Prepping for Tax Season

Kavan Choksi Talks About the Factors Investors Must Consider When Prepping for Tax Season


It is never too early for investors to think about implementing tax strategies that can save them money. Building wealth is the core objective of all investors. Hence, they must have a clear idea about the ways they can reduce the tax amount to be paid by them and improve investment opportunities. As per Kavan Choksi, there are a few important factors one has to take into account to see to it that they are not missing out on potential tax benefits.

Kavan Choksi underlines a few factors to keep in mind when preparing for the tax season

All investors firstly have to double-check their estimated tax payments and withholding to ensure that they are not under or over-withholding from the paycheck. A lot of people think that getting a considerable tax return is a good thing. However, one must note that the IRS does not pay interest to the taxpayers on the refund. Having too much money withheld from the income or overpaying quarterly estimated tax payments implies that one is forgoing the returns or potential interest the money could have generated. Withholding too little, however, can actually lead to a large bill at tax time, and hence should also be avoided.

If an investor has adequate financial resources, they should try to maximize their contributions towards tax advantaged accounts. It is better to make the contributions in 2023 itself rather than delaying it. Even if one has until year-end to make contributions to 401(k) or till the Tax Day for traditional or Roth IRA, early contributions will allow them to provide their money more time to benefit from potential long-term compound growth.

Kavan Choksi stresses on the fact that understanding the cost basis is critical for all investors while preparing for the tax season. All savvy and experienced investors know that managing their cost basis would be helpful in saving on taxes. The cost basis basically is what a person pays for an investment, like brokerage fees and any other trading costs. Their capital gain shall be the difference between the cost basis of the asset, as well as the price at which they sell it.
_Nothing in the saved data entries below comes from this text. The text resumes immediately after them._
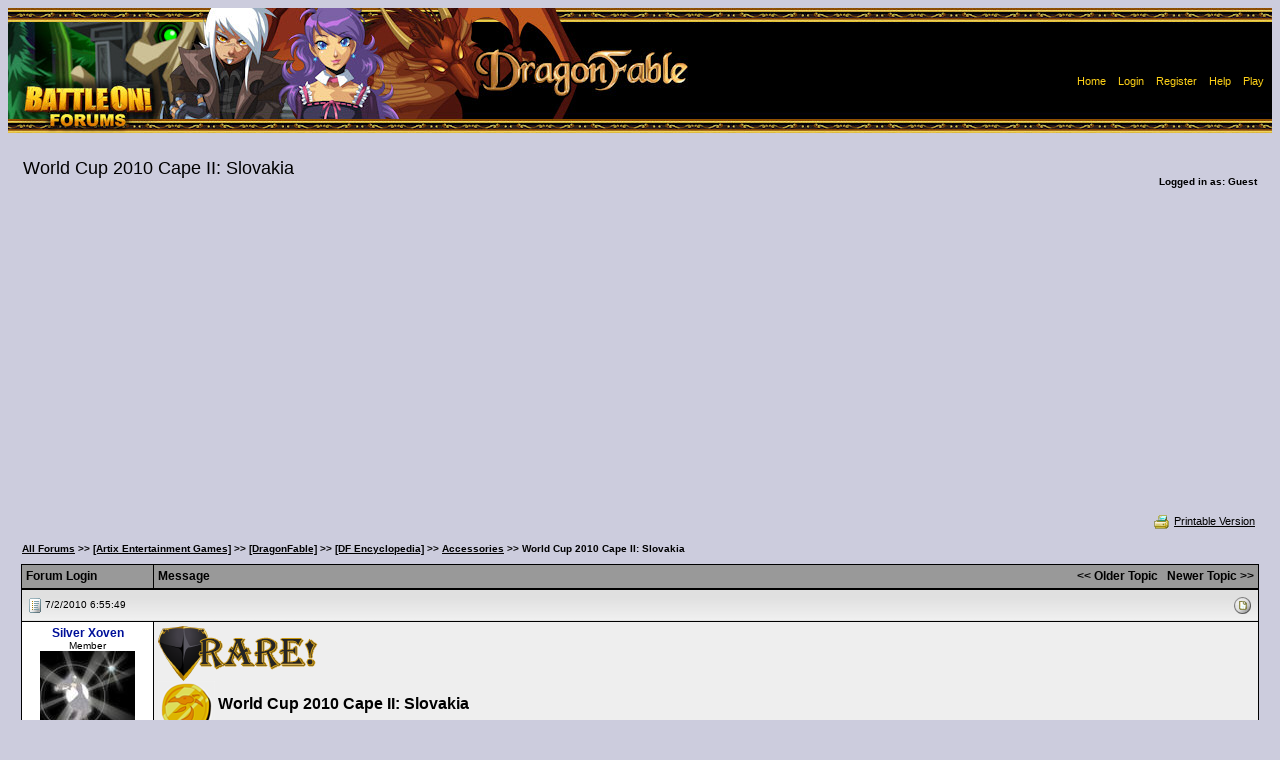

--- FILE ---
content_type: text/html; charset=utf-8
request_url: https://www.google.com/recaptcha/api2/aframe
body_size: 268
content:
<!DOCTYPE HTML><html><head><meta http-equiv="content-type" content="text/html; charset=UTF-8"></head><body><script nonce="2LHTarGfK_SjejXo4OURYA">/** Anti-fraud and anti-abuse applications only. See google.com/recaptcha */ try{var clients={'sodar':'https://pagead2.googlesyndication.com/pagead/sodar?'};window.addEventListener("message",function(a){try{if(a.source===window.parent){var b=JSON.parse(a.data);var c=clients[b['id']];if(c){var d=document.createElement('img');d.src=c+b['params']+'&rc='+(localStorage.getItem("rc::a")?sessionStorage.getItem("rc::b"):"");window.document.body.appendChild(d);sessionStorage.setItem("rc::e",parseInt(sessionStorage.getItem("rc::e")||0)+1);localStorage.setItem("rc::h",'1768659161905');}}}catch(b){}});window.parent.postMessage("_grecaptcha_ready", "*");}catch(b){}</script></body></html>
However, in case they purchase the same investment over time, such as through a dividend reinvestment plans, every block of the shares purchased would have a distinctive holding period and cost. In such a scenario, investors can choose to sell the shares that will have the least tax impact.
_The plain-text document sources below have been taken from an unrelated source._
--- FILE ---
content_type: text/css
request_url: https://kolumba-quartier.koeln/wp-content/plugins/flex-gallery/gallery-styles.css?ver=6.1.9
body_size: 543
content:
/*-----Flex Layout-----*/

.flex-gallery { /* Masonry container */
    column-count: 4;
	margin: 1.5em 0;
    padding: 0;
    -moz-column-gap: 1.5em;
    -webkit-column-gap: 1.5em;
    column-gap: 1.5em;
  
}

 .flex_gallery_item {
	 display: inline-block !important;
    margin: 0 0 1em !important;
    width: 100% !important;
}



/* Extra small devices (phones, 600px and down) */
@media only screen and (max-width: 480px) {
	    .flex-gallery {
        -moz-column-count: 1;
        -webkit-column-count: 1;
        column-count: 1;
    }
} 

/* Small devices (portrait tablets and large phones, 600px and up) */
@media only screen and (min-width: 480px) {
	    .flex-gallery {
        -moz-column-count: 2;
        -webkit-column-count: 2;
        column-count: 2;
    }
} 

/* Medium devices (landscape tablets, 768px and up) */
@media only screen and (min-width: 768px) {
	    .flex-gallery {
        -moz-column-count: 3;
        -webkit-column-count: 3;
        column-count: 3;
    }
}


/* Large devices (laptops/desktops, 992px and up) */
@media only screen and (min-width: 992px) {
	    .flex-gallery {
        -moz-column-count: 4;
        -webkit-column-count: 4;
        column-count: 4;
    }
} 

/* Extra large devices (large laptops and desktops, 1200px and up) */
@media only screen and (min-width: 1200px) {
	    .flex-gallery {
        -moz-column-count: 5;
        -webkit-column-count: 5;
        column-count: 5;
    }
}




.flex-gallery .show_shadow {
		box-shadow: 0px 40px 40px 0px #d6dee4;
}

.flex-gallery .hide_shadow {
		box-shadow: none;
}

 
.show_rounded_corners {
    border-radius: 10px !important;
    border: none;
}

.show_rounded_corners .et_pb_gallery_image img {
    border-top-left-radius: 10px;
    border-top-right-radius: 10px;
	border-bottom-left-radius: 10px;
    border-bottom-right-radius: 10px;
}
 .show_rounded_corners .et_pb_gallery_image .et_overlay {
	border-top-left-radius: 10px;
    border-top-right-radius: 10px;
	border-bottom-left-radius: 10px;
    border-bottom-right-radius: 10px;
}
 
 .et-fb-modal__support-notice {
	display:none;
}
All investors must make sure that their assets are located in the most tax-efficient investment accounts. For instance, it would be a prudent move to hold long-term investments in a taxable account, as any gains shall be taxed at a lower capital gains rate. A similar approach must be maintained for tax-efficient investments as well. These investments include funds or stocks that pay municipal bonds, qualified dividends and most index funds and ETFs. On the other hand, investors should keep the investments they are likely to hold for less than a year in tax-advantaged accounts, such as a 401(k), IRA, or Roth IRA. They must remember that short-term investments are taxed as ordinary income, which ideally is subject to a higher tax rate than capital gains.